◆ **ASSIGNED TASK**:
Quote every line below exactly and skip any picture.

◆ **DATA**:
Start of Block
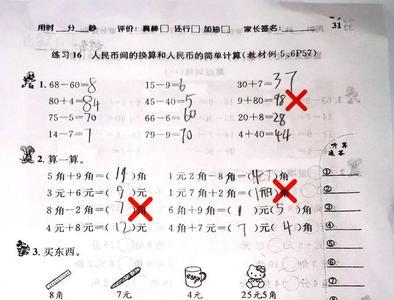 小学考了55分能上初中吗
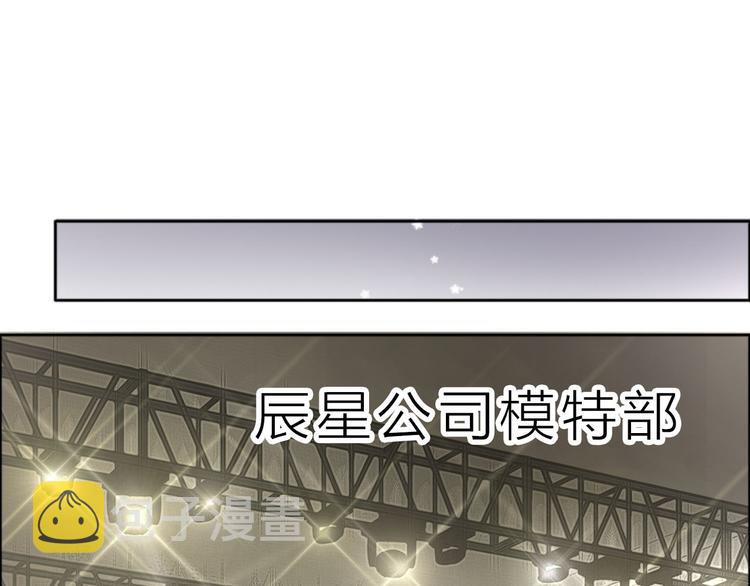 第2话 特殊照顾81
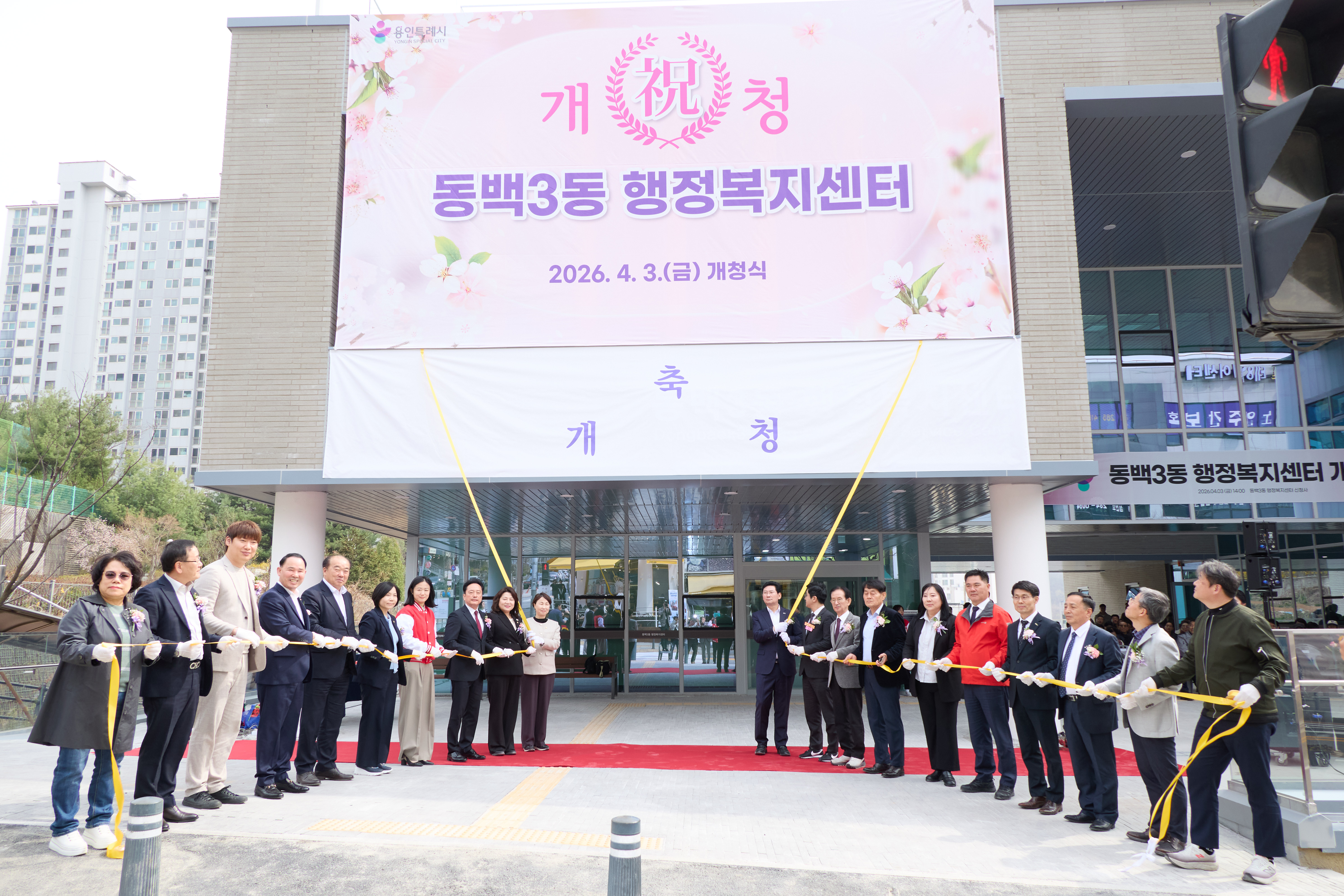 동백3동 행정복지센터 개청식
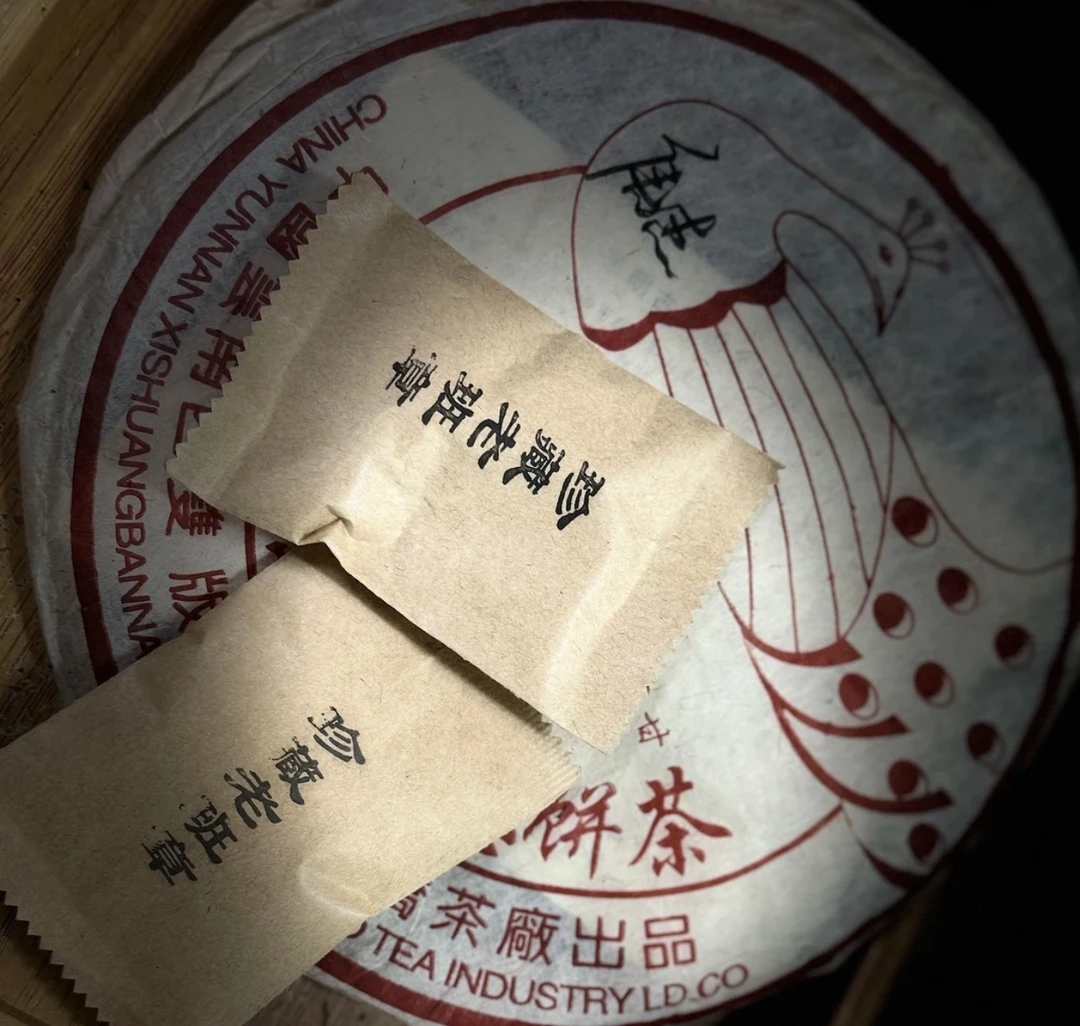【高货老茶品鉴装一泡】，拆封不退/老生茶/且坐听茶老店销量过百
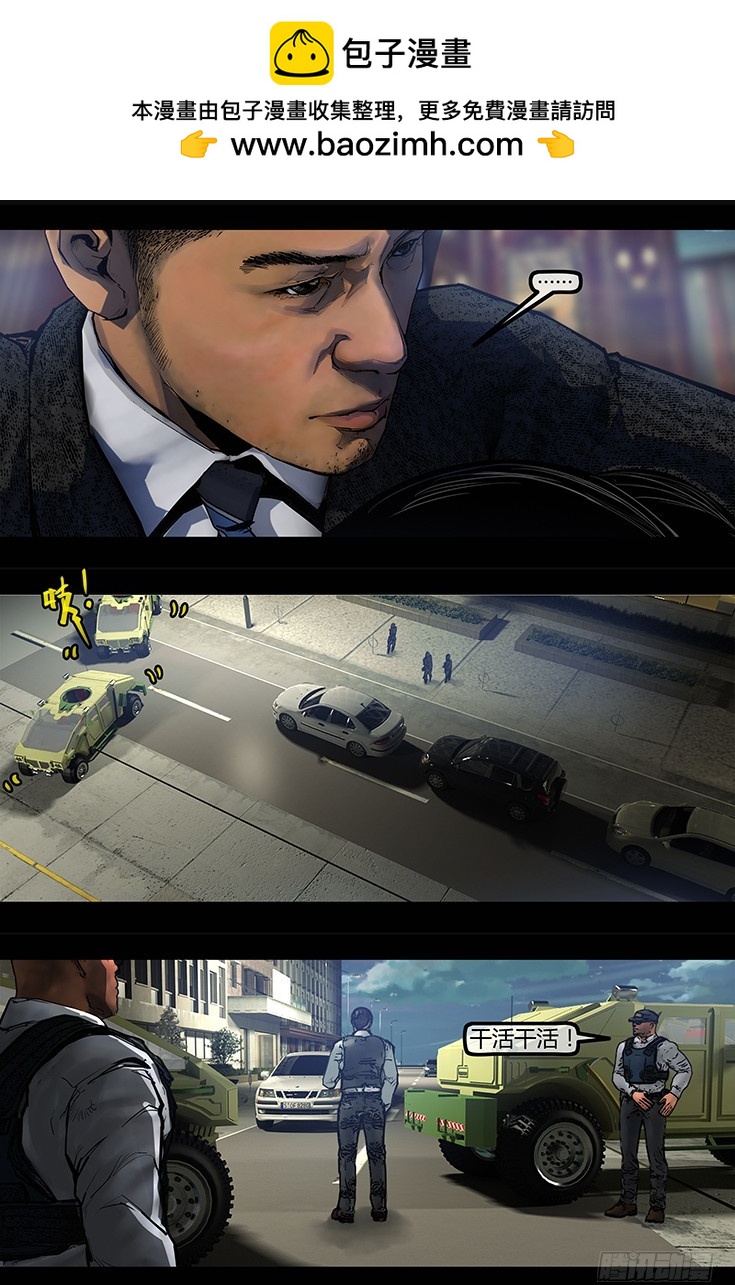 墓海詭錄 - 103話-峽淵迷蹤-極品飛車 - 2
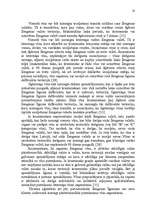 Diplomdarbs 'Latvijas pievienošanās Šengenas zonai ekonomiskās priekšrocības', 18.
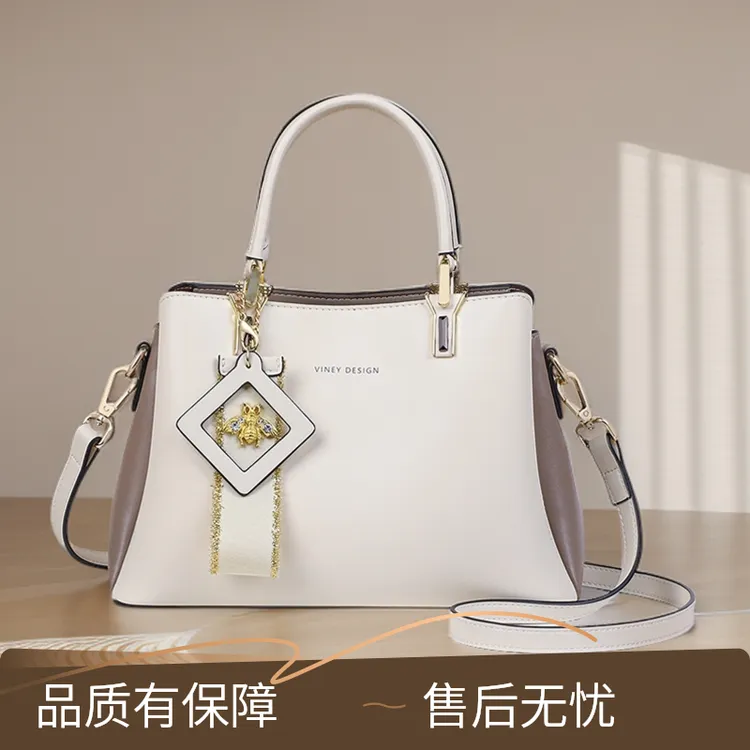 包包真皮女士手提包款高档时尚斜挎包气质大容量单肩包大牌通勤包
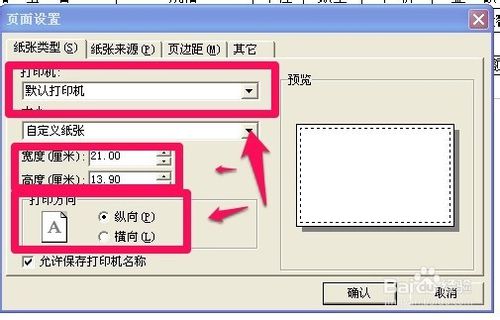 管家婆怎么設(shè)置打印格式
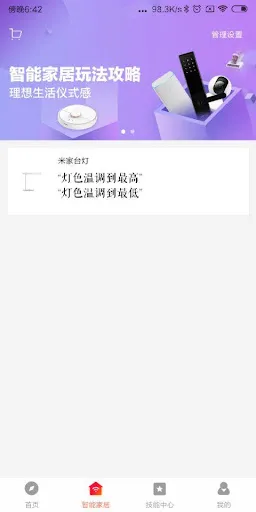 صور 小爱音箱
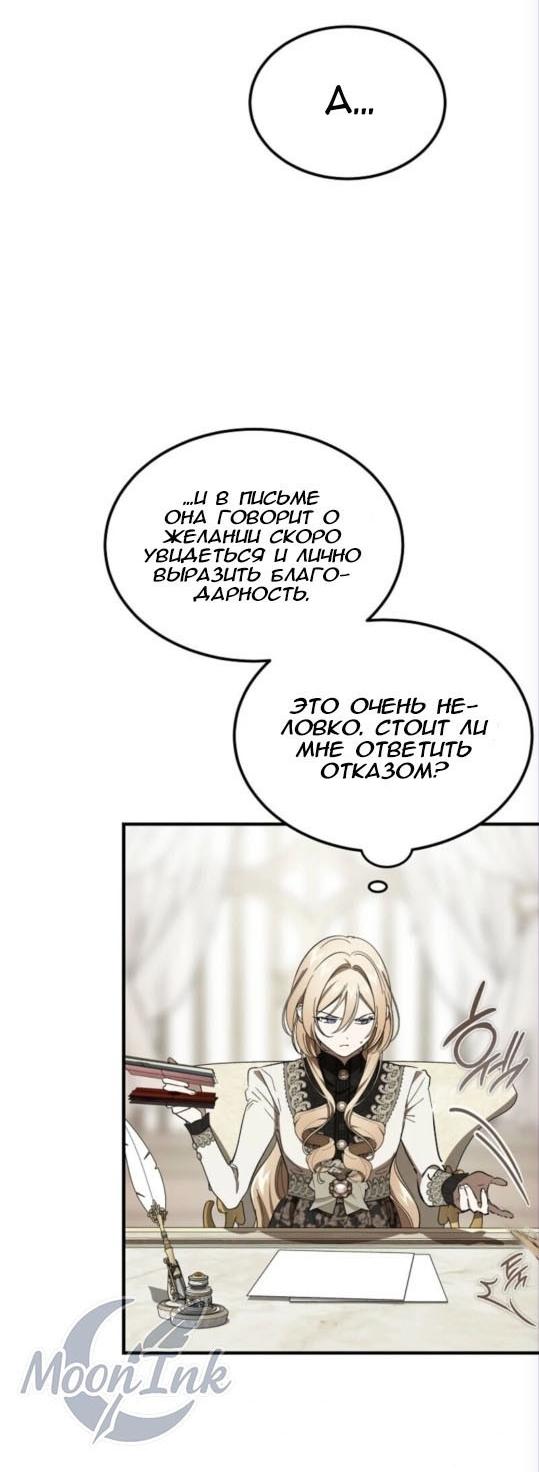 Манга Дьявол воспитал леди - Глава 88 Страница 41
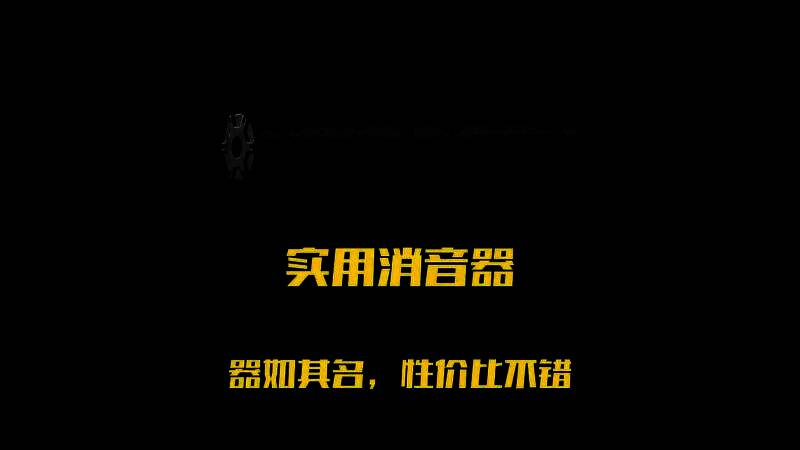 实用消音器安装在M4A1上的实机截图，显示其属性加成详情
End of Block
◆ **SOLUTION FOR THIS EXERCISE**:
 小学考了55分能上初中吗
 第2话 特殊照顾81
 동백3동 행정복지센터 개청식
【高货老茶品鉴装一泡】，拆封不退/老生茶/且坐听茶老店销量过百
 墓海詭錄 - 103話-峽淵迷蹤-極品飛車 - 2
 Diplomdarbs 'Latvijas pievienošanās Šengenas zonai ekonomiskās priekšrocības', 18.
 包包真皮女士手提包款高档时尚斜挎包气质大容量单肩包大牌通勤包
 管家婆怎么設(shè)置打印格式
 صور 小爱音箱
 Манга Дьявол воспитал леди - Глава 88 Страница 41
 实用消音器安装在M4A1上的实机截图，显示其属性加成详情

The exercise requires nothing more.